The book has not been translated to english yet. We’ve already started to produce a working translation with DeepL, so that folks who do not read french fluently are able to participate as well. Our translation will be imperfect and tentative, but those challenges might feed our collective reflections about Preciado’s work in generative and creative ways. The english version should be published in the next few months, so we might be able to have it for later meetings. For now, copies in french will be given to those who want them, and we will send our working translation to folks who need it. We should be able to share it by the end of October (p. 11-65 of the book).    

 

The reading group will not take place at the Loyola campus. We want to find a more central location to facilitate engagement, potentially downtown at the Simone de Beauvoir Institute or at Milieux. We are hoping to hold the 1st meeting around late November / early December. We will reach out soon to interested folks about location and scheduling.   
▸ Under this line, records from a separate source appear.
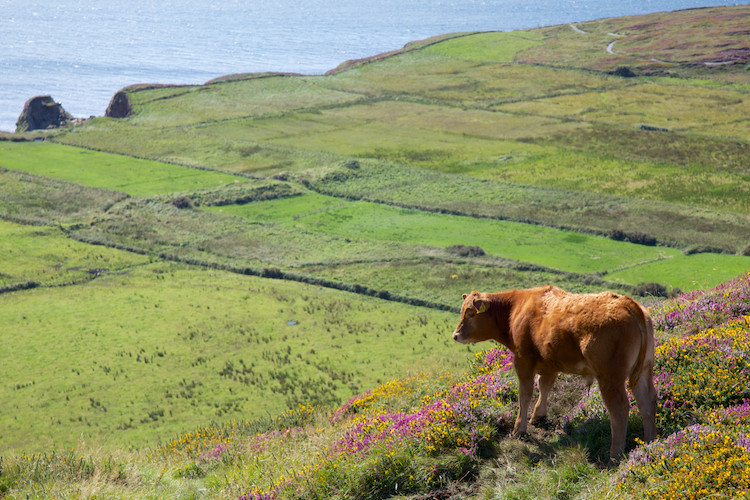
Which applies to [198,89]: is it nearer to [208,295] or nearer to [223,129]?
[223,129]

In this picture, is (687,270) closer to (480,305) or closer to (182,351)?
(182,351)

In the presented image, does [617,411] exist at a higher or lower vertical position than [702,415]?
higher

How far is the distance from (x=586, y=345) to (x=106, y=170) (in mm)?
76015

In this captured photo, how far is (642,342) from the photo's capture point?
9.64 metres

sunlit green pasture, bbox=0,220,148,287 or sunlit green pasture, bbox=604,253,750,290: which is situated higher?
sunlit green pasture, bbox=0,220,148,287

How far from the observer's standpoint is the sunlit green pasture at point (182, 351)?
1139 inches

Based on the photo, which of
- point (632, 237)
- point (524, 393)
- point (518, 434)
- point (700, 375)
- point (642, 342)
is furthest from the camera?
point (632, 237)

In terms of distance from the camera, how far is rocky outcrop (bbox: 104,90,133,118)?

Please reach out to alexis.poiriersaumure@concordia.ca to participate or if you have any questions.

 

Thank you, 

Lau Lefebvre, Nik Forrest and Alexis Poirier-Saumure 

ABOUT THE AXIS

Un-disciplined: trans*/queer theory and anti-disciplinarity

The notion of un-disciplined, or of anti-disciplinarity, takes up the question and the critique of disciplinarity with trans*, queer, feminist, anti-racist and decolonial theories. Within this research axis, we hope to explore and foster knowledge practices that work across cuts, boundaries, barriers, and binaries, but we also want to actively resist the relentless disciplinary forces which unavoidably come to shape the knowledge and communities that we create in and through academia. In this regard, we are especially interested in asking questions that help to poke and probe at the reification and the becoming-disciplined of knowledge formations which initially came to us with the opposite political intent. How, for example, is queer theory producing a disciplined version of anti-normativity, a disciplined version of subversion and subversiveness?  What are the aspects of trans* theory that bring productive challenges to queer theory’s disciplined versions? How can anti-disciplinarity help embrace messiness, both in queer and trans* studies?

Our commitment to being un-disciplined or anti-disciplinary doesn’t necessarily come with an ethos of “being against”. We also hope to explore anti-disciplinary energies and literacies which stem from desire and ‘being with’, because we remain wary of the neoliberal university’s tendency to erect boundaries between academic disciplines in order to proceed with the bureaucratic management of knowledge maintenance. In and against such formations, undercommons can be forged which are able to wield both the against and the with: perhaps that is how we can hope to practice the un-disciplined.